Today, the world of music, and particularly jazz, has suffered a profound loss. Dave Brubeck died today.
I’m sure I’m not the only one who will be writing an obituary or memory today. Dave Brubeck was one of the most influential artists to ever grace jazz music, and I feel fairly safe in saying that we will not see his like very soon again, or perhaps ever.
When I was younger and beginning my jazz experience, a relative gave me a fantastic set of CDs: Ken Burns “Jazz” collection, 5 CDs with some of the most classic recordings ever made. Right in the middle of disc 4, I hit “Take Five”. I was blown away. My natural inclination when I listen to music is to move or conduct along with it (you only have to ask my long-suffering wife about how much of an embarrassment I can be when I’m really enjoying a song, particularly in public).
But here was a song that I couldn’t easily fit to that sort of thing. I was 13 years old, and the concept of jazz itself was just starting to percolate through to my brain, let alone the idea of there being a viable 5/4 pattern.
Yet somehow it was catchy, in spite of the strangeness. Not catchy in the way that a modern, electro-synthesized pop song is catchy, with stale chord patterns and dumbed-down rhythmic ostinati capable of easy reproduction by any prospective listener. Catchy in a mysterious way, a song that leaves you trying to grasp at the fleeting echoes of recognition you get from a well-constructed tune, while still being unable to articulate the specifics. A song that displays talent, artistry, and technical mastery of one’s craft.
The solos, particularly Morello’s tasteful, rhythmically challenging drums, were another revelation. The internal sense of rhythm and melody required to generate the sort of polyrhythmic patterns that 5/4 generates spoke to me in an inspirational way, something to aspire towards.
From that moment on, I hunted down more Brubeck recordings, with some of my favourites being the ones that were strangest in conception or furthest from what one might call the ‘standards’. “Unsquare Dance”, from the album “Time Further Out”, never fails to put a smile of wonder on my face as the Quartet dances through shifting rhythms in a 7/4 feel that drives listeners insane with the tantalizing closeness to the swaddling comfort of 4/4 while being resolutely it’s own strange space.

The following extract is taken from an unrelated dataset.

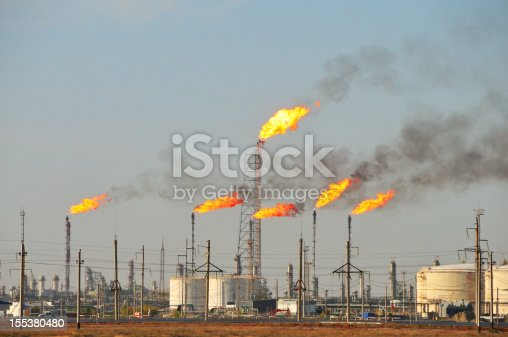 Gas flaring at an oil refinery.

Brubeck’s piano playing was always filled with emotion and technical mastery. Countless concerts over a career that spanned more than 6 decades (quite the milestone in jazz music) reinforced his well-deserved reputation as one of the all-time greats in the genre. He performed and created music for many celebrities and events, including the Pope’s 1987 visit to San Francisco. His sons followed him into music, with many well-deserved accolades to their names as well.
Dave Brubeck cannot be replaced or equalled. He was his own person who loved his art and gave everything he had to it. What other kind of character could keep up with concerts and tours well into his 8th decade of life? My life is not the only one that Brubeck’s tireless efforts made a mark on, and I am not the only one saddened by his passing.
But amidst the sadness, I can’t deny that Dave Brubeck worked extremely hard, and that work made the world a better place. Our world is better for having had his life in it. And like anyone else, he deserves to rest and have some time off from the magnificent efforts in his life, free of pain and worry.
Thanks, Dave. Rest in peace.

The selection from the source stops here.